◆ Supplied text
○ ○ ○ ○ ○ ○ ○

Written October 2, but posted today.
As I sit at the Shapiro Cardiac Center waiting for the seminar provided to families of cardiac surgery patients, I have to admit that the experiment is over. The experiment was writing something every day.
The first sign of the end was when I began doing short entries on gmail that I failed to finish and therefore failed to post - but at least I has written something that day. Then came the days when I didn't even do the short non-posted entries. Then a week passed without writing for this journal.
I am not sure of the reason, but it certainly was not the lack of subject matter. I could have written about (and may still write about) (a) my father-in-law's rising battle with health issues, the financial crisis and my belief that if you tell the people often enough that the sky is falling, it will be brought down by the people, (b) the political scene in which it is hard to believe that we are where we are being limited to the choices we have, being exposed to sound bite, finger pointing, instant reaction, biased reporting, often superficial campaigns and media coverage, (c) old friendships that, when we are lucky, as have the chance to continue as I did last week over a late night beer, (d) my sister-in-law's broken leg that quickly morphed from simple to complex to challenging to threatening to finally being on the road to what we all hope will be a full recovery, (d) to the impact of the economy on those I do not know and those close to me, (e) to the day to day challenges of life from the caring for the family to caring for four dogs and two cats, (f) to the experience of my Temple involvement, and (g) to all of the biographical material that I want to explore and record. Perhaps it is that all of the topics take more time to explore and write about than I have. My Summer has transitioned to Fall. What will the Winter bring?

○ ○ ○ ○ ○ ○ ○

◆ Work instructions
- 1) According to the journal post, what was the experiment that the writer admits is over?
- 2) Write out the part of the journal post that opens with the words containing "As I sit at" and closes with "something every day.".

(Collected data entries)
○ ○ ○ ○ ○ ○ ○

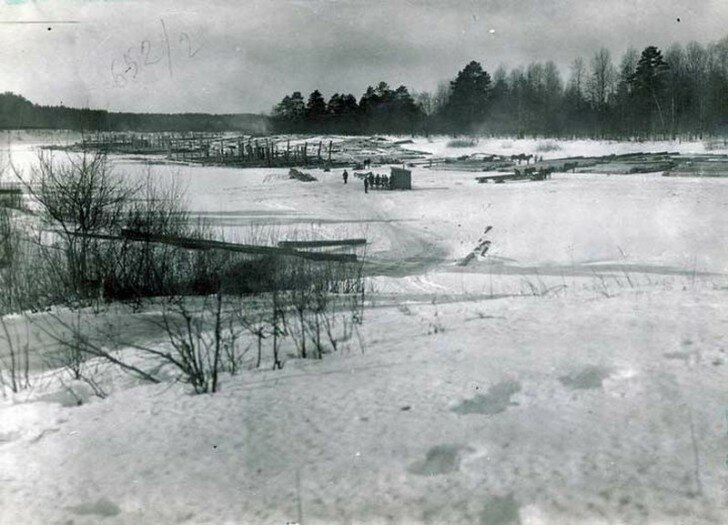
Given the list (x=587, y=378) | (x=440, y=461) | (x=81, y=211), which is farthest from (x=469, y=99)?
(x=440, y=461)

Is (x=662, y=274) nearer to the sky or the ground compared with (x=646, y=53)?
nearer to the ground

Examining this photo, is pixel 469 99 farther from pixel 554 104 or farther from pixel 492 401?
pixel 492 401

○ ○ ○ ○ ○ ○ ○

◆ Solutions per task
- 1) The experiment was writing something every day.

- 2)
As I sit at the Shapiro Cardiac Center waiting for the seminar provided to families of cardiac surgery patients, I have to admit that the experiment is over. The experiment was writing something every day.